In brief, DFS visits nodes as deep as possible. The pseudo code is described in Fig. 4.

Fig. 4
figure 4

Pseudo code of DFS

However, DFS is a blind algorithm. In order to improve efficiency, a new search method combining the depth-first traversal with heuristic strategy has been put forward.

Heuristic search uses the characteristics of the problem itself to control search direction. It gives priority to visit the most promising node which is in the optimal route, making it close to the optimal solution, and getting high search efficiency. In fact, when switch node is visited in search process and its frog open direction is in accordance with the search direction, judge the two adjacency node which is more promising to get the target node by the calculation of evaluation function. Evaluation function is a real function used to estimate the node importance. It is got according to the practical experience and experiment optimization. Considering that the effects of longitudinal linear distance change is more than that of horizontal linear distance change, hence weighted Manhattan Distance has been chosen as the evaluation function h(v). The function is stated as following. Note that Vi is the arbitrary node in the search process. Its coordinates are (x i , y i ). The Vj is the target node. The coordinates are (x i , y i ).

$$ {\text{h}}(v_{i} ) = \left| {x_{i} - x_{j} } \right| + 2*\left| {y_{i} - y_{j} } \right| $$
(1)

In addition, railway-yard route search is an actual problem. Therefore there are some constraints according to the relevant regulation, stated as bellow:

  • In order to avoid detour route, only search along the same direction of siding is allowed. In this way, we won’t find a detour route. This principle isn’t used in spared route search.

  • The change point must be specified in spared route search.

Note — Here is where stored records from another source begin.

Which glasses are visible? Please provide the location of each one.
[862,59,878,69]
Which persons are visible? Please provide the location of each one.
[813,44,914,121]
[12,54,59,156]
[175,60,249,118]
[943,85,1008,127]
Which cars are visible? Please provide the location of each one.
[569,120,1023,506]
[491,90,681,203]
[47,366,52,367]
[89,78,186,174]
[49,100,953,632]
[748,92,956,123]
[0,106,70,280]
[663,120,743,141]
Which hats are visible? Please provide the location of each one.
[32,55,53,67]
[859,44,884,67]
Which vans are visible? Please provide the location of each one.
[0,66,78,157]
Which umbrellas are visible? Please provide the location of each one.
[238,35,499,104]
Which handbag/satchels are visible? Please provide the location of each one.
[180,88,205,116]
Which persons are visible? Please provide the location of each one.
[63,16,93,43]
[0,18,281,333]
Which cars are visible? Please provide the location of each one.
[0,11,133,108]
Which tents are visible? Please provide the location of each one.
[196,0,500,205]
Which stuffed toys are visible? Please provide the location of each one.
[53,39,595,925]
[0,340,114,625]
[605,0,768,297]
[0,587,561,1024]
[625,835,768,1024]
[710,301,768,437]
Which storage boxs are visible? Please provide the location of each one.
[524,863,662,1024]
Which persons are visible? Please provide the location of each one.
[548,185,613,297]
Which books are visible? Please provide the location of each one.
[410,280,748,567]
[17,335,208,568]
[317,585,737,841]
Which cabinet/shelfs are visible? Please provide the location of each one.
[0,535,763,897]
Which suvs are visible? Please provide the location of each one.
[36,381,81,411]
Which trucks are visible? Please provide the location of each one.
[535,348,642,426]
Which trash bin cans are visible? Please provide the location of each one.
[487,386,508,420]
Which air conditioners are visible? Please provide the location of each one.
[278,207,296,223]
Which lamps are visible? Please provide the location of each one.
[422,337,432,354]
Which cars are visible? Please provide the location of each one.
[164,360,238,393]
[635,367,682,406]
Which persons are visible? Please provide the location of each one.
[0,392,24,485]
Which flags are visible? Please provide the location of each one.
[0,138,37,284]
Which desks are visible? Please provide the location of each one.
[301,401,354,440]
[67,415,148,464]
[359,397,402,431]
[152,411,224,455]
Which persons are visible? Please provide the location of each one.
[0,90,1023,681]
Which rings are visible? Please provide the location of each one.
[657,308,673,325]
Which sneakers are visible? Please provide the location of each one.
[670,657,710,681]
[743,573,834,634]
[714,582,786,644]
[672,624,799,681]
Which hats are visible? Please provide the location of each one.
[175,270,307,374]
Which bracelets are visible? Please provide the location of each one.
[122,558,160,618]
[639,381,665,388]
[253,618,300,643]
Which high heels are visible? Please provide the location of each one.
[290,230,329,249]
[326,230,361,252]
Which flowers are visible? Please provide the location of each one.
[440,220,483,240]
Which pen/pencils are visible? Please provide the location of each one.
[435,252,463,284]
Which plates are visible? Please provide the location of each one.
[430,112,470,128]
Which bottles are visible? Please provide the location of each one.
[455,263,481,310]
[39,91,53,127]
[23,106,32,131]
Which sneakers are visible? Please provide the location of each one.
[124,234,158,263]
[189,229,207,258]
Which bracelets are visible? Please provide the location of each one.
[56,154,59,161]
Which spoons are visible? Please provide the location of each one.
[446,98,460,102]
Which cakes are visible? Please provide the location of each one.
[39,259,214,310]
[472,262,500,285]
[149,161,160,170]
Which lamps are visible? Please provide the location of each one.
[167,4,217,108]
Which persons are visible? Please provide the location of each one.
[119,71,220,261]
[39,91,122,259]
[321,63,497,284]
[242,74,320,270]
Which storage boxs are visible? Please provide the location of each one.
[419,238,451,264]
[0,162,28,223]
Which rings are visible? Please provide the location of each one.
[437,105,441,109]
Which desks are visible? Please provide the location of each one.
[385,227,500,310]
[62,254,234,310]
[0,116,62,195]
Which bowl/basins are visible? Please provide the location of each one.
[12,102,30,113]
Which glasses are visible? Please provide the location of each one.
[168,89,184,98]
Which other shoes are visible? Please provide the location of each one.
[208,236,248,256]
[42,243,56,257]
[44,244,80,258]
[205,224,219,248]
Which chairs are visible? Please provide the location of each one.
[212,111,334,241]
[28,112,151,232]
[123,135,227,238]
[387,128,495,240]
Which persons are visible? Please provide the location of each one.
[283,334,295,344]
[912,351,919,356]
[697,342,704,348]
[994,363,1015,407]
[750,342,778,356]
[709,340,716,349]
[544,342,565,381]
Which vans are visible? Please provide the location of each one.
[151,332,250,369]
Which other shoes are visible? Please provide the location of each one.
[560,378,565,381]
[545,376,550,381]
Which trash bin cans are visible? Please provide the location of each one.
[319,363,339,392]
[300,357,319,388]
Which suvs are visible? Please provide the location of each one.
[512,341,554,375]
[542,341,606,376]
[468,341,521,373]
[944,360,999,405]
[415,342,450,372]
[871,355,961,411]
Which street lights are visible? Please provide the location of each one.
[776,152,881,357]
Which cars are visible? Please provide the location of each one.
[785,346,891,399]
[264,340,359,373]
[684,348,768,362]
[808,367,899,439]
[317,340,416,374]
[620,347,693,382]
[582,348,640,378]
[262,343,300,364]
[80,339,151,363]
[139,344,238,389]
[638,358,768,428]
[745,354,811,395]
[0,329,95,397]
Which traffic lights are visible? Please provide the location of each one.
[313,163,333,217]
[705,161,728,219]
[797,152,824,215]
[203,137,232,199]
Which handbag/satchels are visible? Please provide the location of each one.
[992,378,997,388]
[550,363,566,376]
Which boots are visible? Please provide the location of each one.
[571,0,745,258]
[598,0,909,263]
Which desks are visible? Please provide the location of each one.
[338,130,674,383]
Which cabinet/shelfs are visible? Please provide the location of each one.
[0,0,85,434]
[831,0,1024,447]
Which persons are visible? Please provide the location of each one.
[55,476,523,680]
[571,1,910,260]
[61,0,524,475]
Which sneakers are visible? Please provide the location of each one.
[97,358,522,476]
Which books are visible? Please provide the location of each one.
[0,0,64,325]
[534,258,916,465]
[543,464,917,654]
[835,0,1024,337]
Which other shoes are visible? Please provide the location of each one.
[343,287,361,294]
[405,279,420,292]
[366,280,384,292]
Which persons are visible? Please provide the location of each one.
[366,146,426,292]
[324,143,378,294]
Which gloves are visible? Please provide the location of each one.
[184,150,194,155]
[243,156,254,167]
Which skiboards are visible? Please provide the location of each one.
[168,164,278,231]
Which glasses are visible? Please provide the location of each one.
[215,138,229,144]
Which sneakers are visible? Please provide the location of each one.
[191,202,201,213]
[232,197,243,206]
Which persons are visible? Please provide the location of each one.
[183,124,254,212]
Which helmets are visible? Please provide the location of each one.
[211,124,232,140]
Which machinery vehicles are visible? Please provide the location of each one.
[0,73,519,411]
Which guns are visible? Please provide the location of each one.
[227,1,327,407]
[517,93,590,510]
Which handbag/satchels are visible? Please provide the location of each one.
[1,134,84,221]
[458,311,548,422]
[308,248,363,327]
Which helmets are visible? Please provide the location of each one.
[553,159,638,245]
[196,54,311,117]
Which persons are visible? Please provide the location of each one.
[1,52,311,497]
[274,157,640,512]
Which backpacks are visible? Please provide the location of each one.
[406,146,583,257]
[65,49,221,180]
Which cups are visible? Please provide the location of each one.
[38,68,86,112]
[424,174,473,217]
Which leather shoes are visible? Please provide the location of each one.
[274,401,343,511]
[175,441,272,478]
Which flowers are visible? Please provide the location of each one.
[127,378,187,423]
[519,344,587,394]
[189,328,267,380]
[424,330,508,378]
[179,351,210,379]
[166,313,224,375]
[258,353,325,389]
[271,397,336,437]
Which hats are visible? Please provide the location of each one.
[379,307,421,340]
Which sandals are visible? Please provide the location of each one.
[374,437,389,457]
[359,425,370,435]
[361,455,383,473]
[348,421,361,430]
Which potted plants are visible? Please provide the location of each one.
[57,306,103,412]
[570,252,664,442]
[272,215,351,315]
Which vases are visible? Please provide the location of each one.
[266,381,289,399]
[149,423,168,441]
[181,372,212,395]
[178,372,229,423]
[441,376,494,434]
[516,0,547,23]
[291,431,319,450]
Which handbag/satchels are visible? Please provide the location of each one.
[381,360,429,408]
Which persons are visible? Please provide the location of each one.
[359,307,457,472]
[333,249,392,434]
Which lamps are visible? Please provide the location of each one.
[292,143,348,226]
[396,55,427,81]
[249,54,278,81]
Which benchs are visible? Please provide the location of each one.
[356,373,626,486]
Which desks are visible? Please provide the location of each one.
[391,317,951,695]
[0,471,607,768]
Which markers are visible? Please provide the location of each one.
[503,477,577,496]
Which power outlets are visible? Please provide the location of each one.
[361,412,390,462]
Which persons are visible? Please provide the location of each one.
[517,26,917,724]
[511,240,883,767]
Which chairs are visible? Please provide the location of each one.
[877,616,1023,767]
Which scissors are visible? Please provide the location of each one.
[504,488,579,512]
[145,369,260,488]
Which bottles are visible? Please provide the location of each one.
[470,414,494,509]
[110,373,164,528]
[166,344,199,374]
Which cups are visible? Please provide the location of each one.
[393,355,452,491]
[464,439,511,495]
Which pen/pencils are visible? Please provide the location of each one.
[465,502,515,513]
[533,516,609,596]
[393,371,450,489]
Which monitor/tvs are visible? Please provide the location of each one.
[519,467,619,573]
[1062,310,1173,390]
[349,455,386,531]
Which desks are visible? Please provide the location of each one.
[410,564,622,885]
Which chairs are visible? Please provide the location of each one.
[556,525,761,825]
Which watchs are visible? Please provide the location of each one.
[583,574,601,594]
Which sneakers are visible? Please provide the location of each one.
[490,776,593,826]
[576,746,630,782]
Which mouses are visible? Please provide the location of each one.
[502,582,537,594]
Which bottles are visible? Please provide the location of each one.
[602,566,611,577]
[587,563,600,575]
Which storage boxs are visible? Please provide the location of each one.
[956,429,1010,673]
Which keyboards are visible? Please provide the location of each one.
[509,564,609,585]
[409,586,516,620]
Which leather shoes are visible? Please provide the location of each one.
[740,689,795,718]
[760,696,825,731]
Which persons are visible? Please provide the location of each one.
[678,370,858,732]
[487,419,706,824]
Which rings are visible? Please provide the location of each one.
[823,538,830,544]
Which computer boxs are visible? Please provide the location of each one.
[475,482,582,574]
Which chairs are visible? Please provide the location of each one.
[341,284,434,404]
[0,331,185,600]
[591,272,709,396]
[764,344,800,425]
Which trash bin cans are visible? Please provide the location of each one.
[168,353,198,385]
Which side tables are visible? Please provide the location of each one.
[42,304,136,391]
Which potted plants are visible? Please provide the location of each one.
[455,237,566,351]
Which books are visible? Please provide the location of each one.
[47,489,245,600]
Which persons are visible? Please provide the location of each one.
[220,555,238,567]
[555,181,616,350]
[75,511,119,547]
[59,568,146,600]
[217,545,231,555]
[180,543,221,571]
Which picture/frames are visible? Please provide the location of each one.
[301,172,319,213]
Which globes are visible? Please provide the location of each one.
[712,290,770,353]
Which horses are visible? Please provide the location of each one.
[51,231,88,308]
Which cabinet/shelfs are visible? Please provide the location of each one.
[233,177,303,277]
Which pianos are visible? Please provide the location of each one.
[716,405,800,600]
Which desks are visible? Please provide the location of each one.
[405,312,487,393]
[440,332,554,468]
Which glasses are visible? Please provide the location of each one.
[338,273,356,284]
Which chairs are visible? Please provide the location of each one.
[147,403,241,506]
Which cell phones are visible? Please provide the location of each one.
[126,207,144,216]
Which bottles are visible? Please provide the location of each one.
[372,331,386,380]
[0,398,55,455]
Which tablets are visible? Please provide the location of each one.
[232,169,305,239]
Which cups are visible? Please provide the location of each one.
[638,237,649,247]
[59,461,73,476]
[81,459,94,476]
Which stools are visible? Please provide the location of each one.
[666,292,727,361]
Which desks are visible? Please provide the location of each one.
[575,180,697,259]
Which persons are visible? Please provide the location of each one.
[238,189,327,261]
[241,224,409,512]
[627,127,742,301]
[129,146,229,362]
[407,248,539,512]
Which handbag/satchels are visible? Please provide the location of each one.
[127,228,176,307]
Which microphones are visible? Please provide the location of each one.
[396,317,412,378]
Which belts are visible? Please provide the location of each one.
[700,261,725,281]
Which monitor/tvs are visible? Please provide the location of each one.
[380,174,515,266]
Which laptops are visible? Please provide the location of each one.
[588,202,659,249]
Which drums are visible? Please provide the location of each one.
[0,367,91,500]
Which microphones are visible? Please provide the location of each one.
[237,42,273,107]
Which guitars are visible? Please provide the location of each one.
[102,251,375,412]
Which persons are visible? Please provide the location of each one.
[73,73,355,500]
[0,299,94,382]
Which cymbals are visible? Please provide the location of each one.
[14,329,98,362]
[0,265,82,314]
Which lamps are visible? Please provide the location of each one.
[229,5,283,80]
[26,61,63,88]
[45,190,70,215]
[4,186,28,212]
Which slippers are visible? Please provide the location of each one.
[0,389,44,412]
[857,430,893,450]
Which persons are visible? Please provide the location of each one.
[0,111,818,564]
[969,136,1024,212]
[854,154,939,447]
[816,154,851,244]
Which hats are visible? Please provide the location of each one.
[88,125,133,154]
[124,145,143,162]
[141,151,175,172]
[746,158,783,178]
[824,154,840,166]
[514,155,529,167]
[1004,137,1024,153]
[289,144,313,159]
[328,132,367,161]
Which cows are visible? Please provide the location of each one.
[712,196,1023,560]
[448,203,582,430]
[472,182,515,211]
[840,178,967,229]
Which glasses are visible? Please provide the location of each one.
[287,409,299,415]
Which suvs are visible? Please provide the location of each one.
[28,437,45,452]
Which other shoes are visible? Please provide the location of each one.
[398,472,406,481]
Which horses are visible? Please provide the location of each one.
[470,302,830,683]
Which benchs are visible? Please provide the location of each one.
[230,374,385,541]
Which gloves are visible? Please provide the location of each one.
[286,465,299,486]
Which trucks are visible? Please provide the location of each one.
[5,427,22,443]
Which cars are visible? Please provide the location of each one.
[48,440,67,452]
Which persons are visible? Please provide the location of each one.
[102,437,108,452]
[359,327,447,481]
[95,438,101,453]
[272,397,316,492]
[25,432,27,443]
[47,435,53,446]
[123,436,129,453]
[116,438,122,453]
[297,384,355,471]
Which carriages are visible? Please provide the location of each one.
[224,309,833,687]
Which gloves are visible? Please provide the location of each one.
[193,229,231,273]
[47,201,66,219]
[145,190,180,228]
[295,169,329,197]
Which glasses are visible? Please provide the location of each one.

The entire route search process has been described in detail in the flowchart in Fig. 5.

Fig. 5
figure 5

Flowchart of route search algorithm

4 Experiment and Analysis

Before testing, the first step is to generate the table of route node pair [8]. All possible route node pair is ruled in Table 2.

Table 2 Route node pair

This method is used before train dispatch. Hence it will give CBI all involved signal equipment in the target route. If the route searched satisfies the interlocking relationship, it will display in the form of white light band. We choose X as the start signal and SIII as the terminal signal. Search the incoming route to IIIG. Test result is shown in Fig. 6. We choose D11 as the start signal and D13 as the terminal signal. Shunting route test result is shown in (Fig. 7).

Fig. 6
figure 6

Test result of incoming route

Fig. 7
figure 7

Test result of shunting route

5 Conclusion

Because of the heuristic information, it makes more intelligent in judging the search direct. Effectively reduces the number of search times. Meanwhile, the application of evaluation function only in switch node improves the search efficiency. Hence, the Route search algorithm based on heuristic strategy has a great advantage in the simplicity of time redundancy and programming.